SIMBARASHE HENRY SIBANDA
HIGH COURT OF ZIMBABWE
MUTARE, 25 & 31 October 2017 & 1 November 2017
ASSESSORS: 1. Mr Rajah
2. Mr Chagonda
M. Musarurwa, for the State
T. G. Nenzou, for the accused
HUNGWE J: The accused faces a charge of murder as defined in s 47 (1) ( a) or (b) of the Criminal Law Codification and Reform Act [Chapter 9: 23], it being alleged that on the 4th of May 2013 at Odzi Service Station and in the company of one Lucky Ncube, who is still at large, and with intent to kill or realizing that there was a real risk or possibility that his conduct might cause death and continued to engage in that conduct despite the risk or possibility by stabbing Bernard Nyika with a knife on the right side of his chest thereby causing injuries from he died.

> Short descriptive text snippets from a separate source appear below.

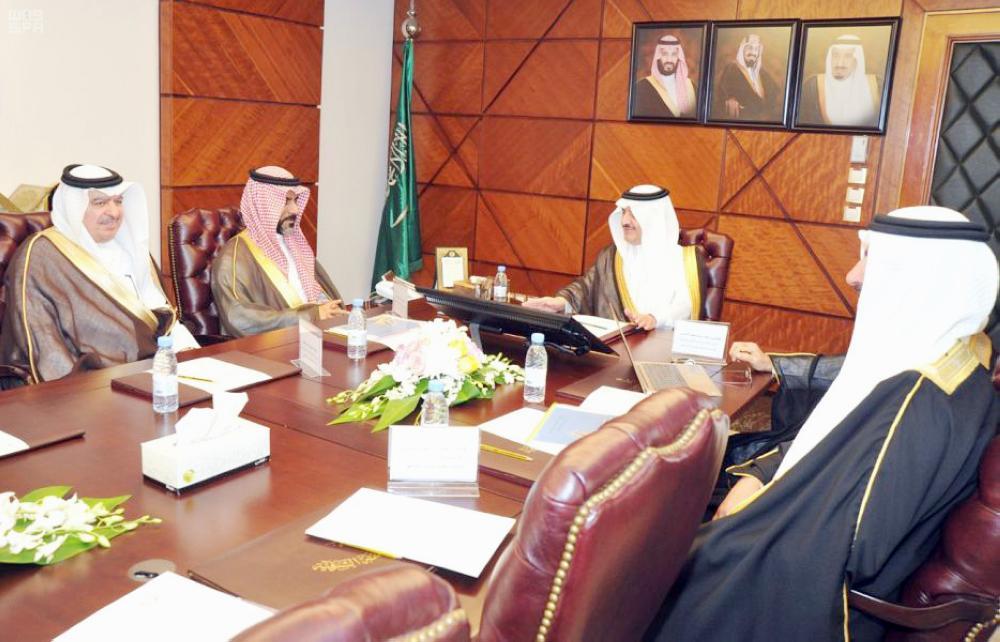 الأمير سعود بن نايف مستقبلا الداود والوفد المرافق له.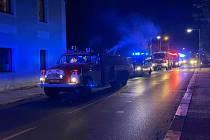 Na evakuaci se podíleli i hasiči z Hrádku.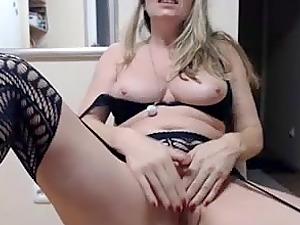 Lovely milf fingering that good pussy live on webcam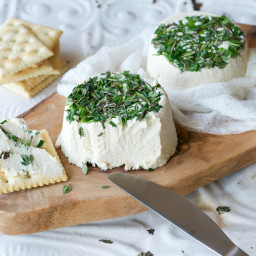 Vegan Roasted Garlic & Fresh Herb Cream Cheez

The accused’s defence was that on the day in question he was drinking beer inside Ben’s Sport Bar the deceased at one stage took over his bar stool when he had visited the wash room. Upon his return, they quarrelled over this issue. That quarrel degenerated into a fist fight which was stopped by other patrons. After a while the same fight erupted between the accused and the deceased. One Alexander Mandinyenya, (“Mandinyenya”) restrained them both from fighting. This occurred outside the Bar. After the second fight the accused states that he and his friend Lucky Ncube then decided to make a report at the Police Station. On their way there, they saw the deceased who was coming from the Police Station. Because they suspected that they might be arrested pursuant to the deceased’s report, they decided not to proceed to the Station or to make the intended Police report. They had gone back to Ben’s Sports Bar.
He says that for the third time another fight erupted when the deceased returned into the bar. When they had been restrained the accused says that the deceased left the bar. He continued to drink. His colleague, Lucky Ncube (“Lucky”) went out of the bar on the pretext that he was visiting the washroom. His testimony was that upon Lucky’s return, he noticed that Lucky was panting. He requested that they leave the bar. On their way home, Lucky confided to him that he had stabbed the deceased with a knife which he was holding at that stage. He noticed that the knife was blood stained, and so were his clothes. They collected their luggage and found their way to South Africa. He denied that he had stabbed the deceased or incited the said Lucky to do so.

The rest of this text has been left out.